### Aim
Reproduce every one of the rows below word for word, omitting the pictures.

### Dataset rows
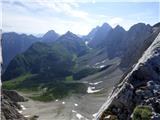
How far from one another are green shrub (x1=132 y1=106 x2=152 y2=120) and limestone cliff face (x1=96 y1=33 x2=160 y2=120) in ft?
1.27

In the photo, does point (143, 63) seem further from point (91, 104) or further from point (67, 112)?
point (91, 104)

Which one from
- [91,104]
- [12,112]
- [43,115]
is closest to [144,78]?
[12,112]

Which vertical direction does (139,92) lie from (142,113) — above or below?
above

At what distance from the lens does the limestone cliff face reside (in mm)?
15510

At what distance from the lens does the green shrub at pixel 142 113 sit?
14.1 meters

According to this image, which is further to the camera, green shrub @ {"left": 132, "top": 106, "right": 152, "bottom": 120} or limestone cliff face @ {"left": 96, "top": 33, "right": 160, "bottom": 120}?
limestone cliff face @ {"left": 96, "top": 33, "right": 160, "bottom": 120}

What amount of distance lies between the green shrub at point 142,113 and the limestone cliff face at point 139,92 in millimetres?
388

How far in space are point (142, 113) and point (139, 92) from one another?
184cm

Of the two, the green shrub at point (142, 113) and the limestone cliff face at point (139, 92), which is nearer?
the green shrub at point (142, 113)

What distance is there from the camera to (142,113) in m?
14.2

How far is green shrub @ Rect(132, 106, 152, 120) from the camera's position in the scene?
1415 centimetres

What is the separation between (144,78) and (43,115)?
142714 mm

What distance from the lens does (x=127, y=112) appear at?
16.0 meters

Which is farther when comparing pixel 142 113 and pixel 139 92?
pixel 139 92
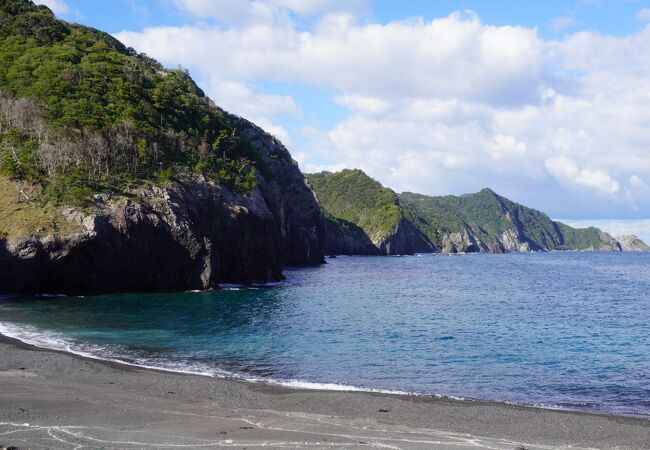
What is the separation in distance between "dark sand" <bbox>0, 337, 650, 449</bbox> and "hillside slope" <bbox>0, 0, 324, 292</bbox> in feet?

### Task answer
How far from one another are green shrub (x1=132 y1=106 x2=152 y2=120) and limestone cliff face (x1=96 y1=33 x2=160 y2=120) in ft?
1.27

In the photo, does point (143, 63) seem further from point (91, 104) or further from point (67, 112)?
point (91, 104)

Which one from
- [91,104]
- [12,112]
- [43,115]
is closest to [144,78]?
[12,112]

Which vertical direction does (139,92) lie from (142,113) — above or below?
above

At what distance from the lens does the limestone cliff face reside (in mm)?
15510

At what distance from the lens does the green shrub at pixel 142 113 sit?
14.1 meters

According to this image, which is further to the camera, green shrub @ {"left": 132, "top": 106, "right": 152, "bottom": 120} or limestone cliff face @ {"left": 96, "top": 33, "right": 160, "bottom": 120}?
limestone cliff face @ {"left": 96, "top": 33, "right": 160, "bottom": 120}

What amount of distance lies between the green shrub at point 142,113 and the limestone cliff face at point 139,92 in millimetres?
388

How far in space are point (142, 113) and point (139, 92) from one another?
184cm

Of the two, the green shrub at point (142, 113) and the limestone cliff face at point (139, 92), which is nearer?
the green shrub at point (142, 113)

What distance is there from the camera to (142,113) in m?
14.2

How far is green shrub @ Rect(132, 106, 152, 120) from the camera's position in the scene?
1415 centimetres

What is the separation between (144,78) and (43,115)?
142714 mm

What distance from the lens does (x=127, y=112) appear at?
16.0 meters

Which is farther when comparing pixel 142 113 and pixel 139 92?
pixel 139 92
What is the separation in distance between "dark sand" <bbox>0, 337, 650, 449</bbox> and "hillside slope" <bbox>0, 0, 324, 292</bbox> in feet?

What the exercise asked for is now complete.